The structural features of the first extracellular loop (ECL1) of the parathyroid hormone receptor (PTH1R) in the presence of dodecylphosphocholine micelles have been determined using high-resolution NMR techniques. The structure of the receptor fragment, PTH1R(241-285), includes three α-helices for residues 241-244, 256-264, and 275-284. The first and third correspond to the end and the beginning of transmembrane helices 2 and 3, respectively.

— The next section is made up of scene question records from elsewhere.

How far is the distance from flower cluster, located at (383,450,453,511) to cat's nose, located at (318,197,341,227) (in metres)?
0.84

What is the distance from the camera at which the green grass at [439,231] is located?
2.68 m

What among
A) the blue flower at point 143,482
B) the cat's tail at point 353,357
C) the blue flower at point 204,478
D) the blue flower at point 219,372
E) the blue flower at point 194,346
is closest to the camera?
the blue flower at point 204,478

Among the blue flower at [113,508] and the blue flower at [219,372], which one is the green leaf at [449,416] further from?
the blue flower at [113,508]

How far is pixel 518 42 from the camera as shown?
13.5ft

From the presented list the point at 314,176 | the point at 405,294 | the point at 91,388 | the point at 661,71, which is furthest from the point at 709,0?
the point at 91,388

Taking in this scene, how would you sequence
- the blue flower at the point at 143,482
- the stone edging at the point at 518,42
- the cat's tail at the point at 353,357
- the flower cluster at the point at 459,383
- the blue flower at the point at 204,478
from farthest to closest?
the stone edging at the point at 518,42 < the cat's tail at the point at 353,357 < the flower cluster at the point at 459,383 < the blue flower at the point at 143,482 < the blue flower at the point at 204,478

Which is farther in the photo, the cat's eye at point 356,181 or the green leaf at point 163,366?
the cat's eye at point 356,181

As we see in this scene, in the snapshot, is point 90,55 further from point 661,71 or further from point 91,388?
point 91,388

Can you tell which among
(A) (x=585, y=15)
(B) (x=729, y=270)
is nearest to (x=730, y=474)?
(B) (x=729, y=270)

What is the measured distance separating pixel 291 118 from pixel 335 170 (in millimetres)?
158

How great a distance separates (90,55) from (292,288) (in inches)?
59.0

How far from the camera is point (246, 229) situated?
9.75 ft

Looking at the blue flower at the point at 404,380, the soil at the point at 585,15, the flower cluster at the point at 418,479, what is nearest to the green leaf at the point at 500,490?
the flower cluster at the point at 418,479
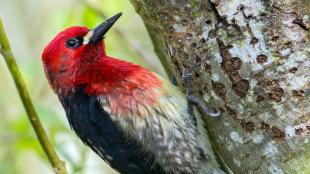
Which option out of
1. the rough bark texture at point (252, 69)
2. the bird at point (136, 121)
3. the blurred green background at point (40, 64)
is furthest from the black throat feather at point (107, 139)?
the rough bark texture at point (252, 69)

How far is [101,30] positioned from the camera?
12.1 ft

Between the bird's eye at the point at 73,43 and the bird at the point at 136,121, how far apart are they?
0.25 m

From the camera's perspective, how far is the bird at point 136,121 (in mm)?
3410

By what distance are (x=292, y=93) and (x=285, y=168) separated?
0.33 metres

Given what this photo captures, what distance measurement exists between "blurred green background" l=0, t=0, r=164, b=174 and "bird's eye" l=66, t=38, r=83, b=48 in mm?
437

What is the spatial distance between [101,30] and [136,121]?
25.8 inches

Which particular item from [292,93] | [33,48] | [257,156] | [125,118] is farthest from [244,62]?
[33,48]

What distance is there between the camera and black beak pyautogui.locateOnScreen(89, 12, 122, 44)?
362 centimetres

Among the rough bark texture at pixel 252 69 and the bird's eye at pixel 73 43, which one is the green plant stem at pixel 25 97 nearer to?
the bird's eye at pixel 73 43

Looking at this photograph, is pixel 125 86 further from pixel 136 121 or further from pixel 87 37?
pixel 87 37

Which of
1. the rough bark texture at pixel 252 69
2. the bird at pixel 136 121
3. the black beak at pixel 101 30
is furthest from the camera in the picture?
the black beak at pixel 101 30

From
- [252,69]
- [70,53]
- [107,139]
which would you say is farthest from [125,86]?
[252,69]

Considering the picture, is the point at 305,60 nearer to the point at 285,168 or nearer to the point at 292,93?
the point at 292,93

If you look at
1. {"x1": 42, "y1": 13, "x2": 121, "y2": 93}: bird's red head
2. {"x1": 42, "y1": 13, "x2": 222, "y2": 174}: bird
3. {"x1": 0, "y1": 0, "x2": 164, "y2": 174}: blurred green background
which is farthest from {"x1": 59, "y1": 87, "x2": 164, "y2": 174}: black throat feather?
{"x1": 0, "y1": 0, "x2": 164, "y2": 174}: blurred green background
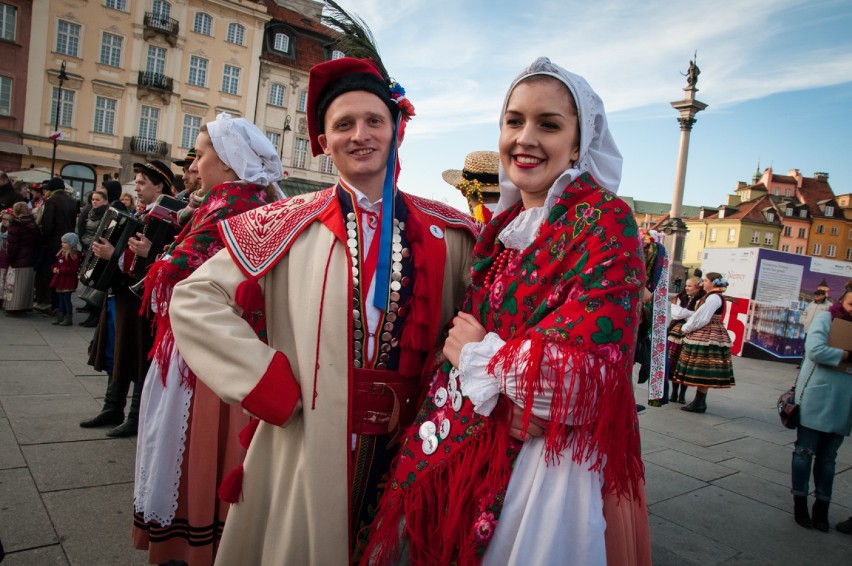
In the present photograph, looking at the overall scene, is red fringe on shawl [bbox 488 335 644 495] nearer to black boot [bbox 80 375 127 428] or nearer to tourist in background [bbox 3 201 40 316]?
A: black boot [bbox 80 375 127 428]

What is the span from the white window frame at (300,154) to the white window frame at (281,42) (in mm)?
5152

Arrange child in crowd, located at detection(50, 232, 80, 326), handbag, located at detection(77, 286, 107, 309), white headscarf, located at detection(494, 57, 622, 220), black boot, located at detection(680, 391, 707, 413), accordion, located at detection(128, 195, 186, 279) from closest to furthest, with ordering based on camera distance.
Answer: white headscarf, located at detection(494, 57, 622, 220), accordion, located at detection(128, 195, 186, 279), handbag, located at detection(77, 286, 107, 309), black boot, located at detection(680, 391, 707, 413), child in crowd, located at detection(50, 232, 80, 326)

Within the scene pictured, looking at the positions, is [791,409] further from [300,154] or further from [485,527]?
[300,154]

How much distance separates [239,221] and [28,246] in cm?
853

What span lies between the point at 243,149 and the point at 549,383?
2292 millimetres

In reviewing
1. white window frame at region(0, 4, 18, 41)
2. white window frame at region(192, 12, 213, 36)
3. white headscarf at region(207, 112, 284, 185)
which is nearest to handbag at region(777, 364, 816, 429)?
white headscarf at region(207, 112, 284, 185)

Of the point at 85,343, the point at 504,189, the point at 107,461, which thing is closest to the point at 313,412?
the point at 504,189

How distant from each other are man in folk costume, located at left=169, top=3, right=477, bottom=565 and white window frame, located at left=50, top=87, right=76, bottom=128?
97.2 ft

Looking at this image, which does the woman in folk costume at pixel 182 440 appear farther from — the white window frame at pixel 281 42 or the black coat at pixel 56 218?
the white window frame at pixel 281 42

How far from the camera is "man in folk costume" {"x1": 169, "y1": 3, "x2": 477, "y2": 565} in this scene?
1.58 meters

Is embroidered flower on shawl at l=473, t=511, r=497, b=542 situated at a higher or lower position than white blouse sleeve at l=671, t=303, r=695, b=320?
lower

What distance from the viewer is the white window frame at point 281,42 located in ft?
103

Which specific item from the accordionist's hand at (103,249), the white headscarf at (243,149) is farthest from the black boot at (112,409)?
the white headscarf at (243,149)

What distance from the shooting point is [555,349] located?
4.27ft
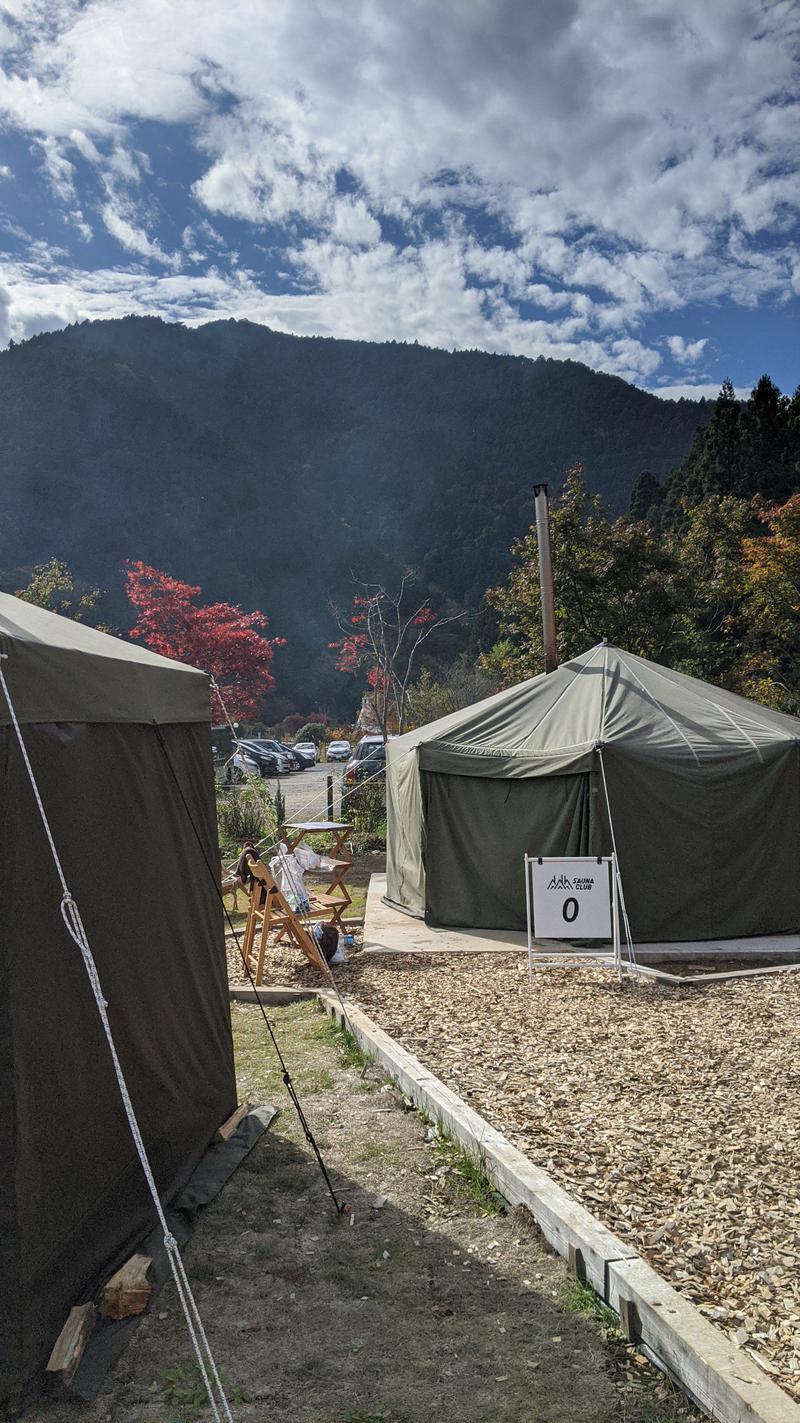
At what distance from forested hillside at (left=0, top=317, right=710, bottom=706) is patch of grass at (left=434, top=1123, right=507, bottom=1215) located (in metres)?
42.1

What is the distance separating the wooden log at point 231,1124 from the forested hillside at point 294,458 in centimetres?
4189

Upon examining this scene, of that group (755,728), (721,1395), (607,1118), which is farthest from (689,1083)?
(755,728)

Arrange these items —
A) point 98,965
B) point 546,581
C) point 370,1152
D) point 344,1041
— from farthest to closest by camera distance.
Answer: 1. point 546,581
2. point 344,1041
3. point 370,1152
4. point 98,965

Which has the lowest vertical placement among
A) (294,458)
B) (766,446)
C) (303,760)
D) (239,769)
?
(303,760)

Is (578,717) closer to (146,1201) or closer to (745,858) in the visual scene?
(745,858)

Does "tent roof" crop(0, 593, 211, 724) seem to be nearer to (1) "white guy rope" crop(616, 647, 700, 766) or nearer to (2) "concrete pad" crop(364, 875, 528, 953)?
(2) "concrete pad" crop(364, 875, 528, 953)

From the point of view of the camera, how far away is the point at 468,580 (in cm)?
4794

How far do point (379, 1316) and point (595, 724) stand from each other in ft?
20.3

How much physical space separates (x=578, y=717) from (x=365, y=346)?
78713 mm

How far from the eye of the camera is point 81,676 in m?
3.36

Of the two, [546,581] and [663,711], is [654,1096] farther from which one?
[546,581]

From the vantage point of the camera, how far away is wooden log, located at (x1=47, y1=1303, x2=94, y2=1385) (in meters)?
2.74

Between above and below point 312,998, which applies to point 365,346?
above

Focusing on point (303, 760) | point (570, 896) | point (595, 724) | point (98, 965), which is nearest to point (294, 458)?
point (303, 760)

Centrally located in the second helix is L²⁶¹, found to cross-link to Lys²⁷ of parathyroid hormone, PTH(1-34) [Greenberg, Z., Bisello, A., Mierke, D. F., Rosenblatt, M., and Chorev, M. (2000) Biochemistry 39, 8142- 8152]. On the basis of nitroxide radical-induced relaxation studies, the central helix is found to associate with the surface of the membrane mimetic. These data, in conjunction with previous results indicating a preference of PTH for the lipid surface, suggest a membrane-associated pathway for the initial recognition and binding of PTH to its G-protein-coupled receptor. Using the structural features of ECL1 as determined here, along with the structure of the PTH(1-34), the intermolecular interactions consistent with the contact point between L²⁶¹(receptor)-Lys²⁷(ligand) are identified.